On Wed, Dec 21, 2016 at 2:56 AM, Kyotaro HORIGUCHI <
horiguchi.kyotaro@lab.ntt.co.jp> wrote:
> A PostgreSQL database with encoding=UTF8 just accepts the whole
> range of Unicode, regardless that a character is defined for the
> code or not.
Interesting... when I converted my application and database to utf8 encoding, I discovered that Postgres is picky about UTF-8. Specifically the UTF-8 code point 0xed 0xa0 0x8d which maps to UNICODE code point 0xd80d. This looks like a proper character but in fact is not a defined character code point.

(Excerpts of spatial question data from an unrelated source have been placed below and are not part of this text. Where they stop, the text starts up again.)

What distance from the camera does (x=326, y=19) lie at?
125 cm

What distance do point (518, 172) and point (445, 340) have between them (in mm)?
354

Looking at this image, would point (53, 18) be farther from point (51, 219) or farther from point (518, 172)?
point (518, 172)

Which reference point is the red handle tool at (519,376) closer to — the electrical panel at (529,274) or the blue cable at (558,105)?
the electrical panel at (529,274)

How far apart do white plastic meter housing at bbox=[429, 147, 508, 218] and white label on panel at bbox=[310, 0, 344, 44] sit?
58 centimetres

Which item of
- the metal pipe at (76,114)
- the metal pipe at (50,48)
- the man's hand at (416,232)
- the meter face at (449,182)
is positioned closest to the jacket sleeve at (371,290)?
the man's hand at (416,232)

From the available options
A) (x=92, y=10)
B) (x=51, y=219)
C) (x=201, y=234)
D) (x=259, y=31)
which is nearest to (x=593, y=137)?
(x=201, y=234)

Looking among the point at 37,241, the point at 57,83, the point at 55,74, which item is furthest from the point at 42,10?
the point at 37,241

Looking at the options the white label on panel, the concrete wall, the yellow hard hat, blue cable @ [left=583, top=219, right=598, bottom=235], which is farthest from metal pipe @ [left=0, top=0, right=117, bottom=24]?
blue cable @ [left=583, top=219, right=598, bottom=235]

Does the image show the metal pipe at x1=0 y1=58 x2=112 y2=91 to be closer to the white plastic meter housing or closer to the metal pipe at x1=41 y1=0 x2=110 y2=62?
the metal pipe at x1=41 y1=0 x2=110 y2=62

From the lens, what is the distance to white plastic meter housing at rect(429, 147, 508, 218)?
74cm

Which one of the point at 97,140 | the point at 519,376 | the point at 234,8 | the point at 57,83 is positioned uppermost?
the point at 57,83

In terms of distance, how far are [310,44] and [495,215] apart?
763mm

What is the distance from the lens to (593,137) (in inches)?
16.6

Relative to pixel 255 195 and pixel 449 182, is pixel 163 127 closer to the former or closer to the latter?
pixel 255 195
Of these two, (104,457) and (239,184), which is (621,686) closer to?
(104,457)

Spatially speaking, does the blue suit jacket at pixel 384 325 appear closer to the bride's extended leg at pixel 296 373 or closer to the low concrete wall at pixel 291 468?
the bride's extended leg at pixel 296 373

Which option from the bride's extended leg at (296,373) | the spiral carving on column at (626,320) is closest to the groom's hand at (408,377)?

Given the above unicode table:
insert into unicode(id, string) values(1, E'\xed\xa0\x8d');
ERROR: invalid byte sequence for encoding "UTF8": 0xed 0xa0 0x8d
So I think when you present an actual string of UTF8 encoded characters, Postgres does refuse characters unknown. However, as you observe, inserting the unicode code point directly does not produce an error:
insert into unicode(id, string) values(1, U&'\d80d');
INSERT 0 1
I discovered this when that specific byte sequence was found in my database during the conversion. I have no idea what my customer entered in the form to make that sequence, but it was part of the Vietnamese spelling of Ho Chi Minh City as best I could figure.